Advertisement

Ciudad Juarez Conviction Overturned

Share
From Associated Press

Bus driver Victor Garcia, whose conviction in the slayings of eight women had been widely questioned, was freed from prison Thursday after Judge Rodolfo Acosta overturned the guilty verdict and 50-year sentence.

Acosta did not rule on Garcia’s allegation that he had been tortured into making a stilted, videotaped confession but said the testimony of a key witness was unreliable.

Authorities say 360 women have been killed over the last 12 years in the border city of 1.3 million and about 100 of those cases apparently involve young women who were sexually assaulted, strangled and dumped in the desert.

Advertisement

Garcia’s conviction in October was the second in the cases. Many women’s rights activists, victims’ relatives and federal officials repeatedly expressed doubts about it.

His co-defendant, bus driver Gustavo Gonzalez Meza, died in 2003 in police custody, and Gonzalez Meza’s lawyer was shot to death in 2002 in what police called a case of mistaken identity.
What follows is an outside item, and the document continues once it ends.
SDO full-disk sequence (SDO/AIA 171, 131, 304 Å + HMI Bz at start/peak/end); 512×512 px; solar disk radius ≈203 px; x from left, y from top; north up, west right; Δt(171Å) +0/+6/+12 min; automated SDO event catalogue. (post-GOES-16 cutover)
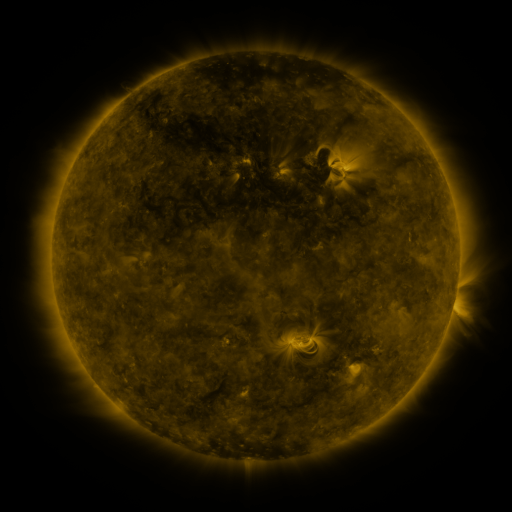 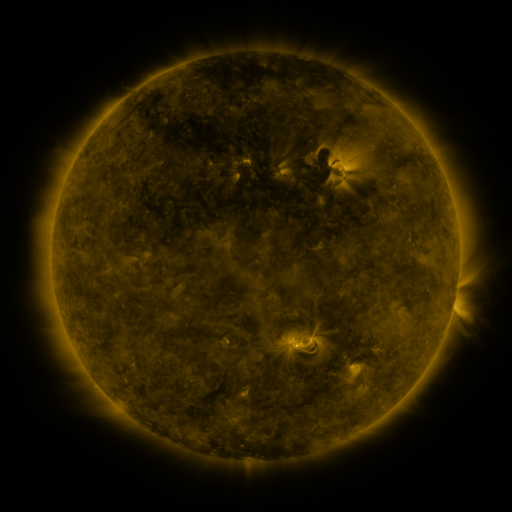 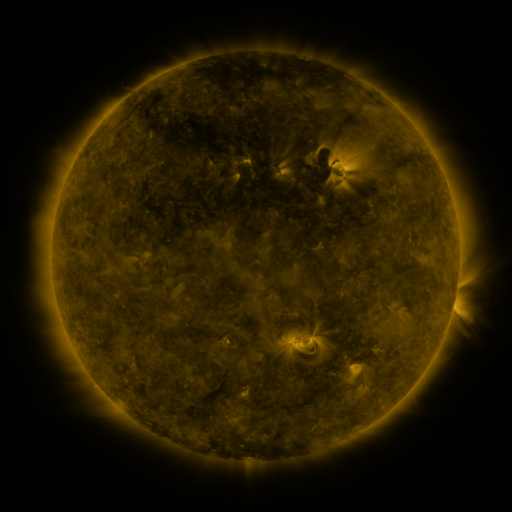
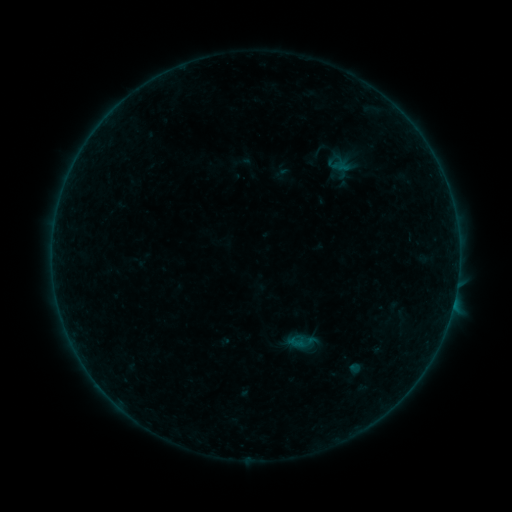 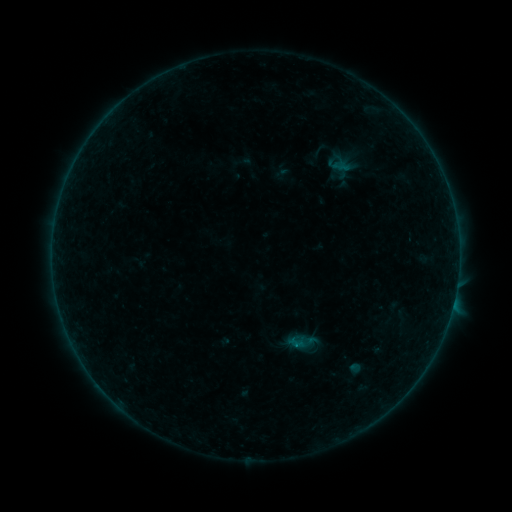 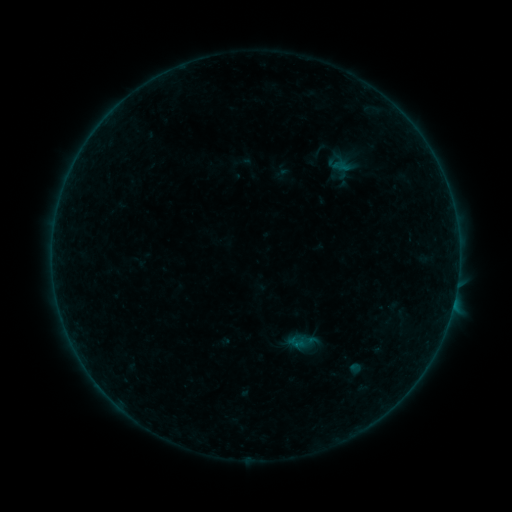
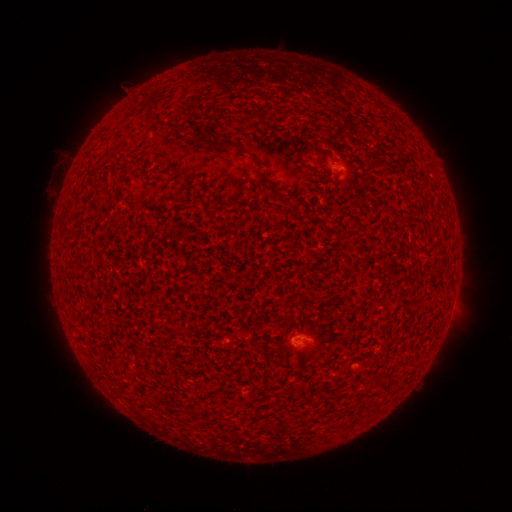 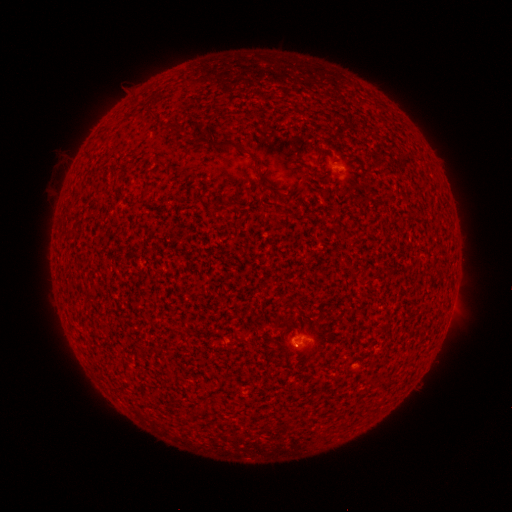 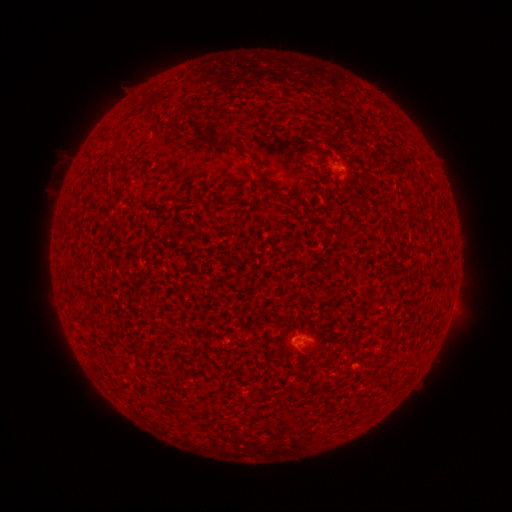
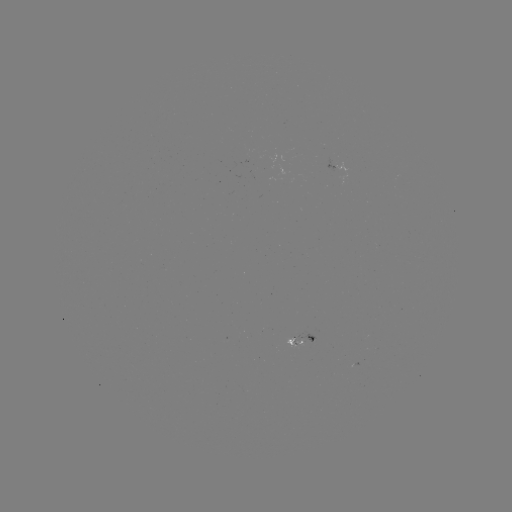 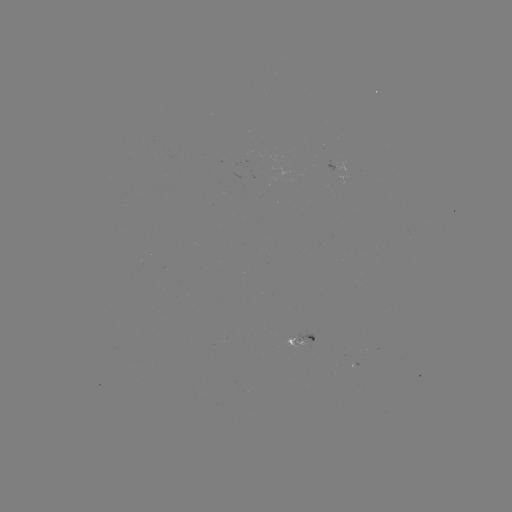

Federal prosecutors who were brought in to investigate the cases said they found that state authorities, who usually prosecute homicides, mishandled on a massive scale investigations of the crimes.

President Vicente Fox’s special commissioner for the prevention of violence against women in Juarez suggested days after Garcia was convicted that he should be freed, citing suspicions of torture.

Suspicion had focused on bus drivers in the city because many of the victims were last seen boarding or waiting for buses.

Before the verdict against Garcia, the only other man convicted was Egyptian chemist Abdel Latif Sharif. Prosecutors claimed that Sharif paid others to continue the killings while he was in jail.

Advertisement

In January, 10 other men were convicted in 12 of the slayings and received sentences ranging from 24 to 113 years in prison. Some of the men, members of two criminal gangs, claimed that they were tortured.